Business / Economy

Premier gets down to business, meets executives in New York

By Li Xiang and Zhong Nan (China Daily) Updated: 2016-09-21 07:27

Premier Li Keqiang's meeting with top executives in New York will help to push forward China-US economic relations, including ongoing negotiations on bilateral investment, experts said.

In his four-day New York trip to attend the annual United Nations session, Li has been reaching out to the US business community as much as possible and has met representatives of the media, think tanks and leaders from economic and financial circles. On Tuesday night, he and his entourage will also attend a reception hosted by the Economic Club of New York, a non-profit membership organization.

The meeting with business executives is seen as a public diplomacy effort by Li to set out a clear direction for future China-US relations and to strengthen mutual understanding between the business communities of the two countries.

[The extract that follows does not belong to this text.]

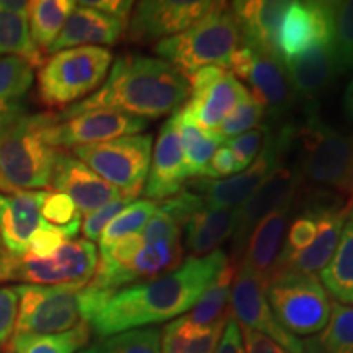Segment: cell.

Xu Hongcai, a researcher with the China Center for International Economic Exchanges, said that Li's meeting with the business leaders in New York shows China's desire to gain insight into the concerns of the business community, which could advance China-US commercial relations from a bottom-up approach.

"It shows that the Chinese leader wants to know more about the demands of the business community and to respond to their concerns and questions," Xu said.

Negotiations for the bilateral investment treaty comprise one of the most closely watched issues in China-US economic relations.

Experts have urged greater flexibility in resolving disputes in the negotiations so that the two sides could soon reach agreement on the treaty.

China and the US have made progress toward concluding the negotiations for a treaty with the objective of creating fair, transparent and liberalized investment regimes.

The two sides have recently exchanged the third revised and significantly improved negative list proposals. A negative list defines sectors that remain off-limits to each other's investments, with areas not on the list considered to be open.

Li Guanghui, vice-president of the Chinese Academy of International Trade and Economic Cooperation in Beijing, said both sides should intensify negotiations and speed up work to conclude a mutually beneficial treaty with high standards.

But he warned that the negotiation could be more challenging with the US presidential election in November creating more uncertainties.

China and the United States started the treaty negotiations in 2008 to increase mutual investment. Since June, the two countries have engaged in negotiations on negative lists.